Improving the Performance of “Mavericks”
Mavericks are tricky. They’re good at what they do, and (unfortunately) they know it. They ride this talent and see it as more than compensating for their lessthan-desirable commitment. For most Mavericks, the first step in increasing commitment requires you to actually have some healthy conflict. You need to have a very real conversation with them. Scary, I know, but oh so necessary if you want to turn this team member around. There is likely something left unresolved, something they aren’t telling you. He’s mad at you because his crew isn’t as fast as he is and it’s holding him back. She’s frustrated because she feels she is entitled to more compensation. I don’t know exactly what it is, and neither do you… that’s the problem!
Offer to buy your Maverick lunch or dinner, and go somewhere nice. It’s important not to have this conflict conversation anywhere near work. A gesture like this makes your Maverick feel valued, and being away from anything business-related will make them feel a lot safer and open to being totally honest with you. Ask them how they’ve been doing: What’s going well? What are you struggling with? Are you frustrated with anything? Get them talking, and then shut up and listen. Once they’ve got it all out, acknowledge their challenges and make them feel understood. Now it’s your turn to calmly and assertively let them know they are underperforming. Tell them how much potential you see in them, that you want to see it fulfilled, and that you want to discuss ways of problem-solving whatever might get in the way.

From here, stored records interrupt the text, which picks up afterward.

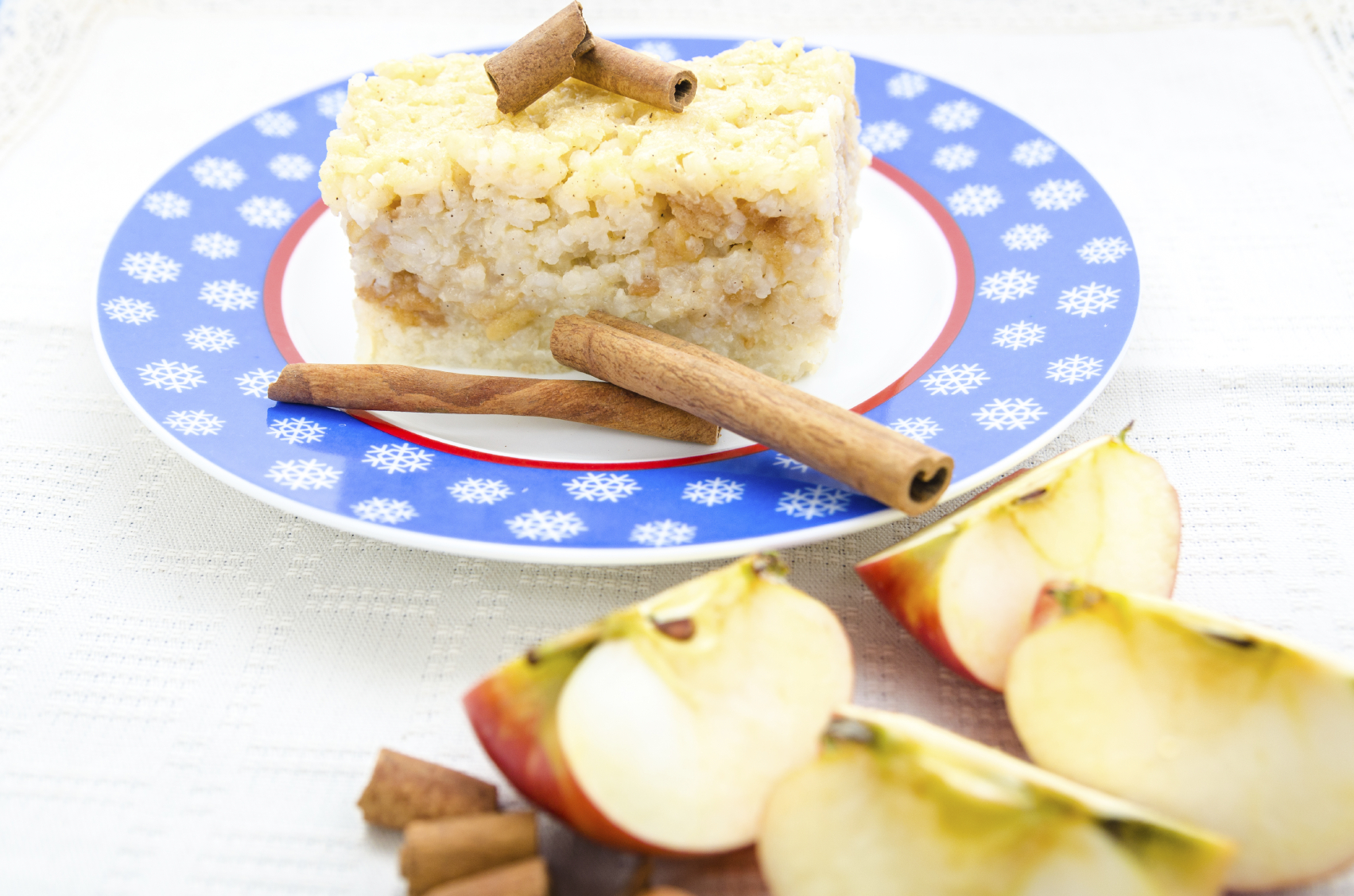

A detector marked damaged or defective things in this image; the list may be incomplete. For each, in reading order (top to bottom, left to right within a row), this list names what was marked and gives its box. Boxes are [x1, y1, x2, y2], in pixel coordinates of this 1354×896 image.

broken cinnamon piece [487, 0, 592, 114]
broken cinnamon piece [571, 38, 698, 112]
broken cinnamon piece [268, 363, 725, 446]
broken cinnamon piece [355, 747, 498, 833]
broken cinnamon piece [398, 812, 536, 896]
broken cinnamon piece [422, 860, 549, 896]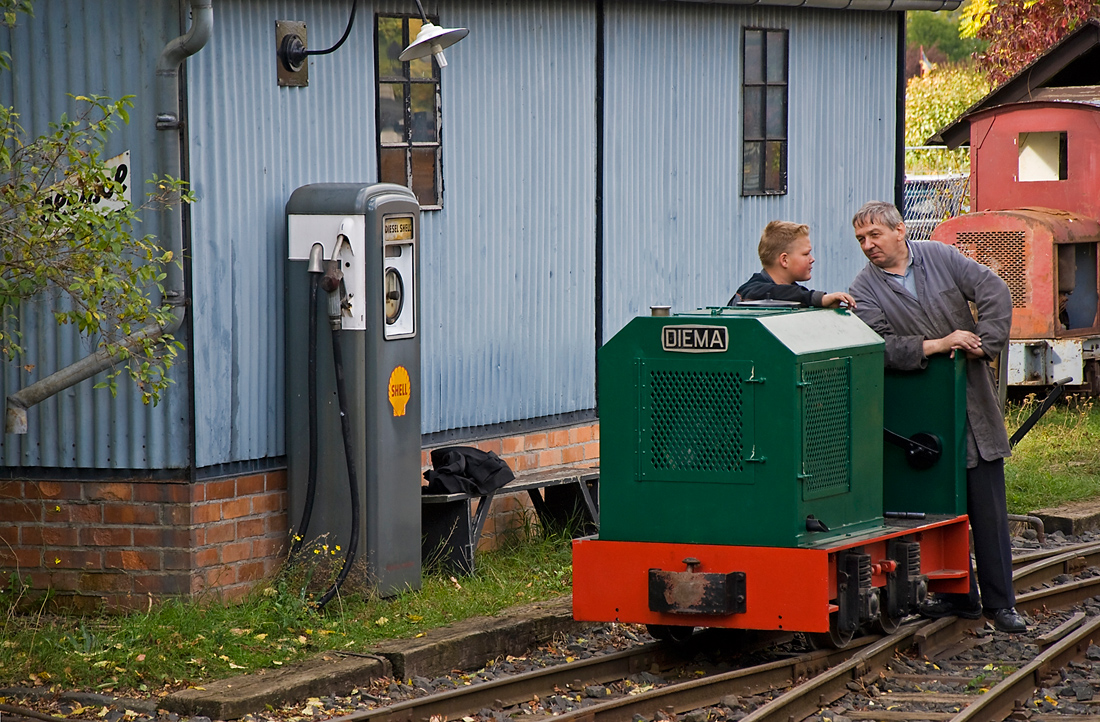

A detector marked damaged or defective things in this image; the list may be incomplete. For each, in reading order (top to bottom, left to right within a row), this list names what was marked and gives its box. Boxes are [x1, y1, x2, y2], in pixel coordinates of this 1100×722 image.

For the Maverick, motivation comes from knowing what is important and understanding why it’s important. I like to assume employees want to do good work, but they need to know what “good work” is – and the hard truth is that employers often don’t communicate this. The whole point of an employment agreement is to clearly communicate why the role is important, why the employee should care about it, how to do it, and what needs to be done. Now would be a great time for the two of you to reread his or her Employment Agreement so they know, in no uncertain terms, what their job entails. If you, like most painters, don’t have Employment Agreements for your staff, I’ve got your back. I’ll share with you a completed sample, as well as a fill-in-the-blank template so you can quickly make your own. Go to www.btacademy.com/resources and use APCSTAFF19 as your download code to request these documents.
Keep it simple, guys! Your Loyal Workers legitimately need skill development, and as their leader, that’s on you. Your Mavericks need some conflict resolution and little realignment. Get that Competency Model built, review some Employment Agreements, and coach your team like the epic entrepreneur that you are. There is still some season left…make the most of it!